Couples in Singapore are allowed to get married at the age of 21. However, registration of marriage for individuals between 16 to 21 years of age is also accepted with the consent of parents or guardians. Civil marriages in Singapore should be legally registered at the Registry of Marriage (ROM). The process of getting married in Singapore can be broken down into 2 parts, namely the application for marriage and solemnisation.

Registry of Marriages (ROM)

Signage for the compound of the two registries - ROM and ROMM.

In order for a marriage to be legally recognised in Singapore, couples must register and their marriage through the Registry of Marriages (ROM). The building housing the Registries of Civil and Muslim Marriages in Singapore is located at 7 Canning Rise. Since its official opening in 1983, the building has undergone 2 major facelifts in 2000 and 2011 to improve the experience of couples.[1] The ROM also provides basic solemnization services on a first come first served basis. The closest MRT stations to ROM are Bras Basah (CC2) and City Hall (EW13/NS25).

Eligibility requirements

Before registering for marriage, individuals have to meet the requirements as stipulated by the matrimonial law of Singapore. Couples of 21 years old and above are allowed to register for marriage at their own will.
********
Job: Please pull everything from "In order for" down to "their own will." out of the Singapore marriage text, word for word.

Supplied information:
********
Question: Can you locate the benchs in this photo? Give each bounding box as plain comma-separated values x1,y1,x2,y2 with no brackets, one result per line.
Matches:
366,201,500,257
********
Correct output:
In order for a marriage to be legally recognised in Singapore, couples must register and their marriage through the Registry of Marriages (ROM). The building housing the Registries of Civil and Muslim Marriages in Singapore is located at 7 Canning Rise. Since its official opening in 1983, the building has undergone 2 major facelifts in 2000 and 2011 to improve the experience of couples.[1] The ROM also provides basic solemnization services on a first come first served basis. The closest MRT stations to ROM are Bras Basah (CC2) and City Hall (EW13/NS25).

Eligibility requirements

Before registering for marriage, individuals have to meet the requirements as stipulated by the matrimonial law of Singapore. Couples of 21 years old and above are allowed to register for marriage at their own will.